Believe it or not, giving and nurturing are masculine traits – they’re about DOING.
You need to get your masculine energy in gear for YOURSELF – rather than for him. Then you need to get in touch with your feminine energy – which is about RECEIVING.
THIS is what inspires him to give to you!
You won’t inspire him to give to you by giving to HIM – that’s the wrong way to go.
We’ve all been taught that it’s better to give than to receive – but when it comes to relationships…
Men CAN’T fall in love with us when we’re giving to them. They fall in love when they’re giving to US!
The other thing that’s going on here is that you’re “giving to get” – you’re giving to him in hopes that you’ll get something back in return – whether it’s more love, affection, attention, appreciation, or commitment.
This is very common, and it doesn’t inspire him to give to you – in fact, it does the opposite!
When you’re constantly giving and “doing” for a man, you’re going to feel resentful if you’re not getting anything in return. Then you’re going to be walking around with this vibe that he can feel.
He can feel the tension – he can feel the “stuff” in the air – and it makes him feel like he can’t make you happy.
This doesn’t make him want to give to you – this makes him want to withdraw. We’ve all experienced this.
Overfunctioning and compulsively giving will actually REPEL masculine-energy men on a deep, unconscious level.
To start turning this around, try this…
1. Catch yourself when you’re starting to feel resentful – that’s a BIG clue that you’re giving too much. Remember that anger and resentment build in direct proportion to the amount of effort and energy you’re putting out in the relationship.
2. Also, catch yourself when you’re “giving to get” – and STOP.
3. Take a breath – put one foot behind the other – and LEAN BACK.

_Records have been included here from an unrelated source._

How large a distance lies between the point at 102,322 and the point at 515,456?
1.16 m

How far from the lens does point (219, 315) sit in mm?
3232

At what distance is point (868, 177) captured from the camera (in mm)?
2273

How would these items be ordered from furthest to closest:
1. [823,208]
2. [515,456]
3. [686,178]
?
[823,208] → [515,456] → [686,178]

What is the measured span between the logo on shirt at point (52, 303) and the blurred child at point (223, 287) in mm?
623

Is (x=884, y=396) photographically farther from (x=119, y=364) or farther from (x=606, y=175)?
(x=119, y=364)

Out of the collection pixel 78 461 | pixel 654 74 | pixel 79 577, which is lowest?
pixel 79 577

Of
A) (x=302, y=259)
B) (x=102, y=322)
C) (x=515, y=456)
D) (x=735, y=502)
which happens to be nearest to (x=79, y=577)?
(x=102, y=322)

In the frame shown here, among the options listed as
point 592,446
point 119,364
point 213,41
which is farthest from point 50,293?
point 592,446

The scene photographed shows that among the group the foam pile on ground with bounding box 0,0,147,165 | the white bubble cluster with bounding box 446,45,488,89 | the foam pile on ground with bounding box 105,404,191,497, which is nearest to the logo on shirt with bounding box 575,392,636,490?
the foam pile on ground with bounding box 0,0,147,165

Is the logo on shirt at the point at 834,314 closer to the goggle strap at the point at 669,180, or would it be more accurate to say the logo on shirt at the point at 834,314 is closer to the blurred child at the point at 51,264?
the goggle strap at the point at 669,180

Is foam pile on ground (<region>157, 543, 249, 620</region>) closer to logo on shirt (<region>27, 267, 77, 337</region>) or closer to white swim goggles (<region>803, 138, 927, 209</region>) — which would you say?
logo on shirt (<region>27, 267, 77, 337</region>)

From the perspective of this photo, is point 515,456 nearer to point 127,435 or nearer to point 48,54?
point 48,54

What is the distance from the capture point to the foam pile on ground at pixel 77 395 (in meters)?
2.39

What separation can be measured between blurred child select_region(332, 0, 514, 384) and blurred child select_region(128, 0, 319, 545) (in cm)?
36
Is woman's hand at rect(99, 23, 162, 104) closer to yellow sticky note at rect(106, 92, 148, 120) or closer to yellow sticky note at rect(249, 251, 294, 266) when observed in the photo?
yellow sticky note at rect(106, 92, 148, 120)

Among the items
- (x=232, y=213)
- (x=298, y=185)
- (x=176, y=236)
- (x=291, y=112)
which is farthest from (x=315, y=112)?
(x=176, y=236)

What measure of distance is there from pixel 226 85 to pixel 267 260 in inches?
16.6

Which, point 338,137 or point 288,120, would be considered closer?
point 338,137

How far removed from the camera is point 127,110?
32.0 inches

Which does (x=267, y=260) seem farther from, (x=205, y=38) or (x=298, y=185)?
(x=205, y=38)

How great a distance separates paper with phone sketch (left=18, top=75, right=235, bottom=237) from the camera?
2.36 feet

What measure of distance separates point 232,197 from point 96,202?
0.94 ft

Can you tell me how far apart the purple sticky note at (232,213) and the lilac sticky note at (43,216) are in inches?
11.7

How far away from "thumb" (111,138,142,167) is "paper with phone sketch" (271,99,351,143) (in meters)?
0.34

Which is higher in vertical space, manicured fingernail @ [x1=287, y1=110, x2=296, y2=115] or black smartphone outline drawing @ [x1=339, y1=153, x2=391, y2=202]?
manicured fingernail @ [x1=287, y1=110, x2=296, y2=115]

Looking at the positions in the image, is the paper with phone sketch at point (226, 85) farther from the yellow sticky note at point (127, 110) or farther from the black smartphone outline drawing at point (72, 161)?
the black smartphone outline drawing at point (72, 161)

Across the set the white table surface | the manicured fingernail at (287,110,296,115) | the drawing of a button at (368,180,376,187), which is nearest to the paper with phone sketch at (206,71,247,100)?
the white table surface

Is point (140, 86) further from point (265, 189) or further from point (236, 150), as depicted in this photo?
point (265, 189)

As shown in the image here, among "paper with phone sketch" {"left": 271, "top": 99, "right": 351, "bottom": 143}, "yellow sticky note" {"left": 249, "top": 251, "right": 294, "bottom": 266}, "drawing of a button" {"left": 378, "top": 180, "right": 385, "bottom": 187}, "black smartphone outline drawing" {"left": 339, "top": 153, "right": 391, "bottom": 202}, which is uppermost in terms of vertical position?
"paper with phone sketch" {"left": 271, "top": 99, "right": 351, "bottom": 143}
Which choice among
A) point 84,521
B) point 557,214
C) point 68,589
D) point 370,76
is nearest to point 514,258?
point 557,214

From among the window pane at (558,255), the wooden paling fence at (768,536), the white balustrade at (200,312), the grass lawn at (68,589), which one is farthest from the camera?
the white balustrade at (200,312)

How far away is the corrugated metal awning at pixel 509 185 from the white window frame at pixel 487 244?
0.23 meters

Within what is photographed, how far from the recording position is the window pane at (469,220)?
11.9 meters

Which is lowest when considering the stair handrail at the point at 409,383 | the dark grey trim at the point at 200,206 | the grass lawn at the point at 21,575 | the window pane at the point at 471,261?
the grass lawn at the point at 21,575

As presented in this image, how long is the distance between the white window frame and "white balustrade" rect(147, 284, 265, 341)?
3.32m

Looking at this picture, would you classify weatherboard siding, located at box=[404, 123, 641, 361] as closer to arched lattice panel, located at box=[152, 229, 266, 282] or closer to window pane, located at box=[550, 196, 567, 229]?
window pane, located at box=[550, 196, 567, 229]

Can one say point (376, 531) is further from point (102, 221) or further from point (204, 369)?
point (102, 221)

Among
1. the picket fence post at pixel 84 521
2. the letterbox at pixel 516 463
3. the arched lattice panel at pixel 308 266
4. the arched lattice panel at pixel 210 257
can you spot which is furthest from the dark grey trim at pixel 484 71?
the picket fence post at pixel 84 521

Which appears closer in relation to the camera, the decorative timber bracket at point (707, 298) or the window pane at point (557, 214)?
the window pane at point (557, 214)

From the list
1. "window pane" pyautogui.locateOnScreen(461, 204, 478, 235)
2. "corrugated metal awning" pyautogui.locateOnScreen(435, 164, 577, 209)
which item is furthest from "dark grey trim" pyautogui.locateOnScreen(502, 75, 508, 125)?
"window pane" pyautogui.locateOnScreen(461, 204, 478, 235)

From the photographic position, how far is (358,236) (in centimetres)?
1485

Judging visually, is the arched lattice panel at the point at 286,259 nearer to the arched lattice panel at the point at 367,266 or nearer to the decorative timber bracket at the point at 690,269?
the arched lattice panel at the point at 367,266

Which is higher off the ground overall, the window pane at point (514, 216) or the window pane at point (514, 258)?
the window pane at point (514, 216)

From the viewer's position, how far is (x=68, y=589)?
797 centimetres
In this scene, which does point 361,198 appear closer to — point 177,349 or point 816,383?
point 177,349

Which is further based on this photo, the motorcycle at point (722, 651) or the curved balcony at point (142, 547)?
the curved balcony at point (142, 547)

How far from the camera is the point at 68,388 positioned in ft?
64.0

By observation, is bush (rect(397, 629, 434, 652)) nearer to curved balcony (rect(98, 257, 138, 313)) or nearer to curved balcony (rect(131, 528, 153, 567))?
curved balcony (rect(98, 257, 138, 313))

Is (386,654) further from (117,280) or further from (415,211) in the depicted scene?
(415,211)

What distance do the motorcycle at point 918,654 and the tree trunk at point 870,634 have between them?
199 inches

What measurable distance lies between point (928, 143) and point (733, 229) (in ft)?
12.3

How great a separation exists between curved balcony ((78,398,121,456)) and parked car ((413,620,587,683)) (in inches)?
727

4. Put your arms down by your side – rather than reaching out towards him. Make sure your palms are facing out, like you’re about to receive something wonderful.
5. Imagine all of his energy, love, attention, and affection coming TOWARDS you – even if they’re not at the moment. This is what’s going to shift your vibe.
See if this helps to reduce your impulse to constantly DO things and give to him. And be sure to appreciate him when he DOES give to you – which is what he’ll most likely do when you lean back and give him the space to come towards you!
Yes! I feel like this was written just for me, I always feel the impulse to give, I feel like I can’t help it. This is a great reminder that I CAN, I can choose to lean back instead. Thank you!
Absolutely! Once you become aware of what you’re doing and you’re able to start “catching” yourself when you feel the impulse to give, you can start turning it around. It takes some conscious effort at first but it definitely gets easier with practice!